··· EXTRACT PROVIDED ···

On my case I have 3 machines, each has one server with 2 workers. ODB is a single MySQL server on machine3.

I have 6 workers at total and 12 connections to MySQL (I was expecting to have only 6, since the pool is set to 1, maybe I understood something wrong):

+------+------+----------------------------+--------+---------+------+----------+-----------------------+
| Id   | User | Host                       | db     | Command | Time | State    | Info                  |
+------+------+----------------------------+--------+---------+------+----------+-----------------------+
| 4581 | zato | localhost:56319            | zatodb | Sleep   | 2709 |          | NULL                  |
| 4769 | zato | machine3.localdomain:37176 | zatodb | Sleep   | 4613 |          | NULL                  |
| 4770 | zato | machine1.localdomain:11296 | zatodb | Sleep   | 4612 |          | NULL                  |
| 4771 | zato | machine3.localdomain:37177 | zatodb | Sleep   | 4612 |          | NULL                  |
| 4790 | zato | machine1.localdomain:12243 | zatodb | Sleep   | 4613 |          | NULL                  |
| 4791 | zato | machine2.localdomain:40568 | zatodb | Sleep   | 4613 |          | NULL                  |
| 4793 | zato | machine2.localdomain:40573 | zatodb | Sleep   | 4612 |          | NULL                  |
| 4843 | zato | machine3.localdomain:44888 | zatodb | Sleep   |  445 |          | NULL                  |
| 4846 | zato | machine1.localdomain:25336 | zatodb | Sleep   |   21 |          | NULL                  |
| 4847 | zato | machine1.localdomain:25431 | zatodb | Sleep   |  113 |          | NULL                  |
| 4848 | zato | machine2.localdomain:46295 | zatodb | Sleep   |   25 |          | NULL                  |
| 4849 | zato | machine3.localdomain:45448 | zatodb | Sleep   |   25 |          | NULL                  |
| 4850 | zato | machine2.localdomain:46376 | zatodb | Sleep   |   21 |          | NULL                  |
| 4851 | root | localhost                  | NULL   | Query   |    0 | starting | show full processlist |
+------+------+----------------------------+--------+---------+------+----------+-----------------------+

Is the autoping issue still present on 2.0.7 release? Am I doing something wrong? Besides the workaround on the other topic, is there anything I can do to avoid it? The autoping fix provided on the other topic helps, but if my service auto restarts (or the cluster is restarted for any reason), I would need to execute it again, which is not perfect.

It seems to affect more the singleton machine and my low execution volume is not helping mitigate the issue. It’s not a major issue but it would be good to fix this anyway.

Thanks!
[]'s

··· PROVIDED RECORDS ···

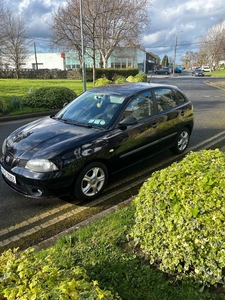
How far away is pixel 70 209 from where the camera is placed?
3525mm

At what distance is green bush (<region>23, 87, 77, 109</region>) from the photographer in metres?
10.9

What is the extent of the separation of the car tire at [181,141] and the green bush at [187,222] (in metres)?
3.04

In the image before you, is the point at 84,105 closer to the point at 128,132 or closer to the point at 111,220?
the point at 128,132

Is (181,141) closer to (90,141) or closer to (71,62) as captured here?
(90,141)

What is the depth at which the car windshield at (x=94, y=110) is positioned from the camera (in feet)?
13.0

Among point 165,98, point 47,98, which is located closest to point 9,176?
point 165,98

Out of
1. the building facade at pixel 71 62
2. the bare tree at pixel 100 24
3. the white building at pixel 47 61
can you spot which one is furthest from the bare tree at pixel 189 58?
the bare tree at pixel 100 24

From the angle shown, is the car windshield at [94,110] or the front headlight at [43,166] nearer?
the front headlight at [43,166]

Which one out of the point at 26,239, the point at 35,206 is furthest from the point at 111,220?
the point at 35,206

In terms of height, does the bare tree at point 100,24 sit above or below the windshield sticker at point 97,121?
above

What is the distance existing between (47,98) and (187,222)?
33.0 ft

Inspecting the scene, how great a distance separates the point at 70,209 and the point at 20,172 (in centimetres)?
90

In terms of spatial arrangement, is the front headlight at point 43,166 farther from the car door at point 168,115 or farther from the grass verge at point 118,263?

···
··· PROVIDED RECORDS ···

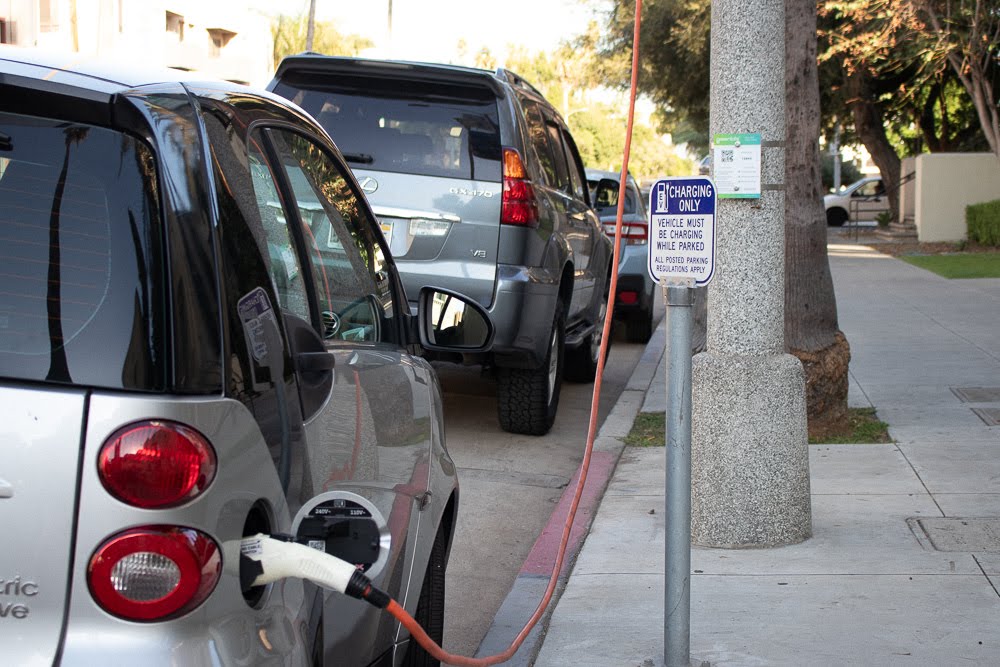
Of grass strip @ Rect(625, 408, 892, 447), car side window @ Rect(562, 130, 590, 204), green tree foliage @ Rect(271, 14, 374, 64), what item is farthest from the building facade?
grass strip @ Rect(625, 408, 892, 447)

···

▶ [GIVEN TASK 1]:
From the forum post on MySQL connections, reproduce everything from "Is the autoping" down to "is not perfect.".
▶ [GIVEN TASK 2]:
Collect every line of the entries that contains the string "pixel", with case counting.

▶ [WRITTEN REPLY 1]:
Is the autoping issue still present on 2.0.7 release? Am I doing something wrong? Besides the workaround on the other topic, is there anything I can do to avoid it? The autoping fix provided on the other topic helps, but if my service auto restarts (or the cluster is restarted for any reason), I would need to execute it again, which is not perfect.

▶ [WRITTEN REPLY 2]:
How far away is pixel 70 209 from where the camera is placed?
1. the building facade at pixel 71 62
2. the bare tree at pixel 100 24
3. the white building at pixel 47 61
can you spot which one is furthest from the bare tree at pixel 189 58?
the bare tree at pixel 100 24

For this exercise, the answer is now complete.